● The exercise: Copy out the Maundy Thursday post below in full, word for word.

● Text provided:
########################################

I give you a new commandment: that you love one another, as I have loved you. By this the world shall know that you are my disciples, that you have love for one another.
Yeah, brace yourself. It’s church talk.
Maundy Thursday is the beginning of the three-night observance leading up to Easter, known as the Great Triduum. I had to go check the spelling. Not everyone knows (or cares) that Easter is not a day or a holiday, it is a season. There are three nights of preparation leading up to Easter Sunday, and then forty days of celebration thereafter. More chocolate for everyone!
Maundy Thursday is my favorite service of the entire year. This year will be a little off, because our services are conducted via Facebook Live in the interest of sanity and health. I haven’t yet asked my husband and son if we will be washing each other’s feet, and while my son and I love to sing, it’s not quite the same with just the two of us. (My husband declines to sing, as his voice… well, let’s just say he has many talents that do not involve singing).
Often on Maundy Thursday, our choir would be singing my favorite anthem, written by Ragan Courtney, one I love so much I asked them to sing it at my wedding and have asked my husband to please remember to have them sing it at my funeral:
In remembrance of me, eat this bread.
In remembrance of me, drink this wine.
In remembrance of me, pray for the time
that God’s own will is done.

########################################

● Data entries:
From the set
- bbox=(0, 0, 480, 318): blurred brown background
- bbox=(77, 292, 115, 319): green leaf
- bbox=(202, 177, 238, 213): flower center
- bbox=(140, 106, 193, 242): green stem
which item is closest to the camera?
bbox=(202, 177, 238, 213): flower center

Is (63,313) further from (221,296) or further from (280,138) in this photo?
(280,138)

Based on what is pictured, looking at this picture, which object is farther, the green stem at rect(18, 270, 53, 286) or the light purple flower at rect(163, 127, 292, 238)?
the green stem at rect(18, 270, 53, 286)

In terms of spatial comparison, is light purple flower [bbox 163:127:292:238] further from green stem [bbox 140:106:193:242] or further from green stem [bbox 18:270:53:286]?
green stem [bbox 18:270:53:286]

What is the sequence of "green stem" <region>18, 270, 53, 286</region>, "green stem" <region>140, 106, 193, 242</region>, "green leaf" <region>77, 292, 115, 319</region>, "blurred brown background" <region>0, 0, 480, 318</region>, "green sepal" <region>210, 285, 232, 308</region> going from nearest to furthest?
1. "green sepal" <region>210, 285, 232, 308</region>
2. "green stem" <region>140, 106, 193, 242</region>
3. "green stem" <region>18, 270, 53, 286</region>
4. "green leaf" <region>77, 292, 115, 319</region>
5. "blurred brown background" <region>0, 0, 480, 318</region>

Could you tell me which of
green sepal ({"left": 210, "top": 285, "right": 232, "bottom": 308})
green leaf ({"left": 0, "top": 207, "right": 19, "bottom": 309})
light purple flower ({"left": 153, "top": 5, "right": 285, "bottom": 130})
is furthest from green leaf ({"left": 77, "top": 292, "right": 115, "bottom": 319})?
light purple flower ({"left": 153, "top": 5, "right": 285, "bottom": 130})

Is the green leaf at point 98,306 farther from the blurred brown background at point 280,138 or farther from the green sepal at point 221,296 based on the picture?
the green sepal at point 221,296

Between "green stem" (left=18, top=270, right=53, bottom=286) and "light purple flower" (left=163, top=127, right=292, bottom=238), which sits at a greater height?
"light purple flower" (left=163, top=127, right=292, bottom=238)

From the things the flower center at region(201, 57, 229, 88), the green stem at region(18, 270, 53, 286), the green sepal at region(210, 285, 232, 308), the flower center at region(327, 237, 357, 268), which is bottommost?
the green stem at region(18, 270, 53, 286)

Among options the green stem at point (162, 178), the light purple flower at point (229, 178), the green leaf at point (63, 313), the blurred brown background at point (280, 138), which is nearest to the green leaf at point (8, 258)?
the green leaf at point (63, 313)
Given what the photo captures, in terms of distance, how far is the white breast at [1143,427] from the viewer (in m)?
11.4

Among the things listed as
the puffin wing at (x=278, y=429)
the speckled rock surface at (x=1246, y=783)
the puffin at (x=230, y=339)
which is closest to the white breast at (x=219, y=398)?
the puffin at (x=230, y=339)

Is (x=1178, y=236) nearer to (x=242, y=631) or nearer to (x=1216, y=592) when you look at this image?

########################################

● Worked solution:
I give you a new commandment: that you love one another, as I have loved you. By this the world shall know that you are my disciples, that you have love for one another.
Yeah, brace yourself. It’s church talk.
Maundy Thursday is the beginning of the three-night observance leading up to Easter, known as the Great Triduum. I had to go check the spelling. Not everyone knows (or cares) that Easter is not a day or a holiday, it is a season. There are three nights of preparation leading up to Easter Sunday, and then forty days of celebration thereafter. More chocolate for everyone!
Maundy Thursday is my favorite service of the entire year. This year will be a little off, because our services are conducted via Facebook Live in the interest of sanity and health. I haven’t yet asked my husband and son if we will be washing each other’s feet, and while my son and I love to sing, it’s not quite the same with just the two of us. (My husband declines to sing, as his voice… well, let’s just say he has many talents that do not involve singing).
Often on Maundy Thursday, our choir would be singing my favorite anthem, written by Ragan Courtney, one I love so much I asked them to sing it at my wedding and have asked my husband to please remember to have them sing it at my funeral:
In remembrance of me, eat this bread.
In remembrance of me, drink this wine.
In remembrance of me, pray for the time
that God’s own will is done.